Isn’t that how the big-boys of college football have always done it?
Oregon has established its own tradition in the minds of America that coach “T” recognized, while the former staff dealt with mental barriers that represented real challenges in the past. Clearly those challenges have been solved. The new staff must guard against the mental barriers that can constrict them as it did with the prior regime.
New Recruiting Ways
There is much to discuss in this area, as we have watched an amazing class assembled at the last minute by this new coaching group.
There is clearly an advanced strategy to the recruiting process. Gone is the extreme vetting that prevents early offers while checking out the serious candidates as they emerge among the nation’s best. Social media is being used at a much higher level and more often than before, and we have been hearing rumblings from coach Cristobal of plotting Oregon’s three-year-recruiting plan the same way it was done at Alabama.
We will delve into this area as we learn of it, but for now it is quite apparent that many stones were left un-turned on the recruiting trails, and the long-term strategies and “juice” must be present and maintained over time. This is a crucial lesson the new staff must remember a few years into the future; things change, and you must move much quickly or be left behind, as the Helfrich staff did in recruiting.
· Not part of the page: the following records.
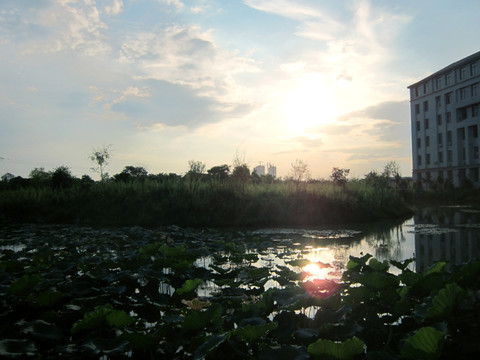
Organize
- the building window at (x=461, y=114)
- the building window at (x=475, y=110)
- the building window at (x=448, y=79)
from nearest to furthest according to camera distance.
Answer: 1. the building window at (x=475, y=110)
2. the building window at (x=461, y=114)
3. the building window at (x=448, y=79)

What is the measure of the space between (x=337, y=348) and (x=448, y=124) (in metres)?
43.3

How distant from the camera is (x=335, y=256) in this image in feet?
16.4

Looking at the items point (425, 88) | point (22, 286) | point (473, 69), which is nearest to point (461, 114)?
point (473, 69)

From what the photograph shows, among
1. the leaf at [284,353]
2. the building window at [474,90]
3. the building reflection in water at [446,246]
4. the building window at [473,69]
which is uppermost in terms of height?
the building window at [473,69]

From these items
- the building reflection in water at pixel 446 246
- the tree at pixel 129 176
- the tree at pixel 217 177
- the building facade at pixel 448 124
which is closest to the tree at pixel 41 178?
the tree at pixel 129 176

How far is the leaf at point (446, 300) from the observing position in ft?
5.21

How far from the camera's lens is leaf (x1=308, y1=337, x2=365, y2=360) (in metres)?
1.33

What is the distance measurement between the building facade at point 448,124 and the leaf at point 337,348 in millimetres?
35337

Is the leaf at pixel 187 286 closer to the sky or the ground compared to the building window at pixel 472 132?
closer to the ground

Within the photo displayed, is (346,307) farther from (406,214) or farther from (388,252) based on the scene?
(406,214)

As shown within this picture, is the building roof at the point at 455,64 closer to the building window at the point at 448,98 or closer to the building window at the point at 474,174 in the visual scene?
the building window at the point at 448,98

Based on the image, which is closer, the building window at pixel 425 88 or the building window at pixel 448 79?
the building window at pixel 448 79

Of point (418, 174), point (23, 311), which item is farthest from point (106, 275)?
point (418, 174)

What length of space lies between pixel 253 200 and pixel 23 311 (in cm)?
940
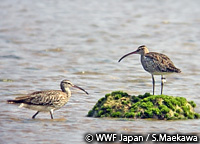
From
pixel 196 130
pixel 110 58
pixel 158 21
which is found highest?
pixel 158 21

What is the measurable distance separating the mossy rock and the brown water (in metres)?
0.29

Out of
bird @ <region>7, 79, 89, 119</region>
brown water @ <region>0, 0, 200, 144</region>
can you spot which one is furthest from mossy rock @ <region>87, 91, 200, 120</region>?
bird @ <region>7, 79, 89, 119</region>

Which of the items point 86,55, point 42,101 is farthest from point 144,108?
point 86,55

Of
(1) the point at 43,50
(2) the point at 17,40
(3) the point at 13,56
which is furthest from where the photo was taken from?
(2) the point at 17,40

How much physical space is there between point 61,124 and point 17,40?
14607mm

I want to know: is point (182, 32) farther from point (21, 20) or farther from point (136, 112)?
point (136, 112)

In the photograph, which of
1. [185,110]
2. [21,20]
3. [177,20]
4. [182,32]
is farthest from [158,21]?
[185,110]

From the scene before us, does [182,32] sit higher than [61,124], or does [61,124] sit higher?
[182,32]

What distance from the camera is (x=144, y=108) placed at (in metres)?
14.8

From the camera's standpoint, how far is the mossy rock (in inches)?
580

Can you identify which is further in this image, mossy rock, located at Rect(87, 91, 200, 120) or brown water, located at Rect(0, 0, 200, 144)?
mossy rock, located at Rect(87, 91, 200, 120)

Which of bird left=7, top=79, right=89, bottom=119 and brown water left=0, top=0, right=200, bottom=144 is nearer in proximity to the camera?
brown water left=0, top=0, right=200, bottom=144

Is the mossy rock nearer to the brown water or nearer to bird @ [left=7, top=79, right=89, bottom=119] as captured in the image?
the brown water

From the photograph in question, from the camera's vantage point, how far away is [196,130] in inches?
544
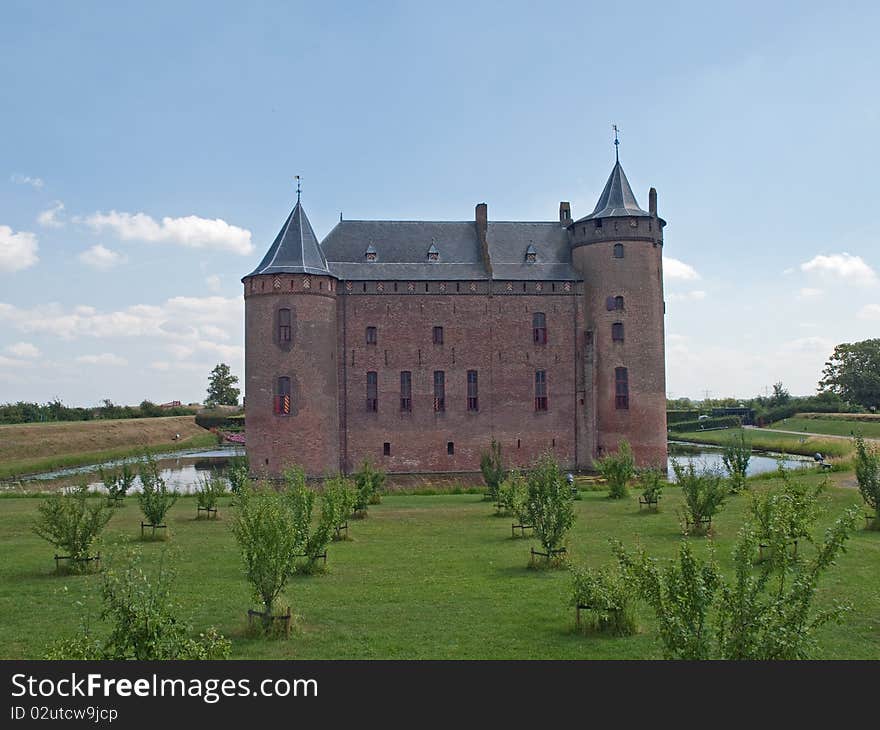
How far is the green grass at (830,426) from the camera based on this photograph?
45.4 m

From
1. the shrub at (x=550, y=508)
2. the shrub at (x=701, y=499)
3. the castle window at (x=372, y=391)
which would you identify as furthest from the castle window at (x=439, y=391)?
the shrub at (x=550, y=508)

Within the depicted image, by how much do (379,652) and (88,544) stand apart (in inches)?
257

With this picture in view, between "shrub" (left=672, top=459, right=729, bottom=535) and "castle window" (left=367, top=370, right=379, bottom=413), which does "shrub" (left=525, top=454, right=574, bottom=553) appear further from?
"castle window" (left=367, top=370, right=379, bottom=413)

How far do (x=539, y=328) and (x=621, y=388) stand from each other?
13.9ft

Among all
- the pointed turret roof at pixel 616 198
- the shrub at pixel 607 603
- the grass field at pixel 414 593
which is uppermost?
the pointed turret roof at pixel 616 198

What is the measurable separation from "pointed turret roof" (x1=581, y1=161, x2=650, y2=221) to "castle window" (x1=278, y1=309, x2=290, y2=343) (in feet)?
42.7

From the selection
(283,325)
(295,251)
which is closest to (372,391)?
(283,325)

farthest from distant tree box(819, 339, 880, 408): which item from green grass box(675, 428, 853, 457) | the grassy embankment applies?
the grassy embankment

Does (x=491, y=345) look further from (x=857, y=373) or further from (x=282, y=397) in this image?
(x=857, y=373)

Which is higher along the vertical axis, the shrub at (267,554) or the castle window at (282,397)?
the castle window at (282,397)

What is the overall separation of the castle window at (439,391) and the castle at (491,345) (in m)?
0.04

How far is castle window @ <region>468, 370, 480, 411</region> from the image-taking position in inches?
1215

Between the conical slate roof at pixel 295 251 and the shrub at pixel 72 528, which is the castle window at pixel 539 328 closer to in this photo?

Components of the Modern Era passed them by?
The Grizzled Ol’ Coach, Mike Morris, has brought some new football techniques to my attention recently that we will be covering in the near future. They are not brand new but relatively new in the last five years – and Oregon was not using them. One new technique was so incredibly successful and proven in so many stadiums, yet the Ducks were still implementing a much easier method for teams to attack.
The technique I am speaking of was coached by a former staff member I have very warm feelings for, and who has had tremendous success over the years at Oregon, as have his players. It was painful to realize that truly …
“The modern era of football passed him by.”
This is hard to believe about the team that is known for innovation, but frankly it is a large part of the reason last year did not go well. The lesson for the new staff is to not fall back on what has been done, smug in the comfort of recent successes. This, obviously, is similar to that of the aforementioned recruiting axiom: innovate and change, or die.
This whole mental process as a fan has been painful to watch, ponder and realize. The new staff gives us hope that the football program will return to its recent successes. This has been a very instructional exercise for me to know what to watch out for. The very hallmark of the program, continuity, also became its downfall. This, too, is a valuable lesson that coach Taggart and his new staff can learn from the prior staff.
I welcome your comments concerning your gradual understanding of what happened with the old staff and how this new group can learn from them.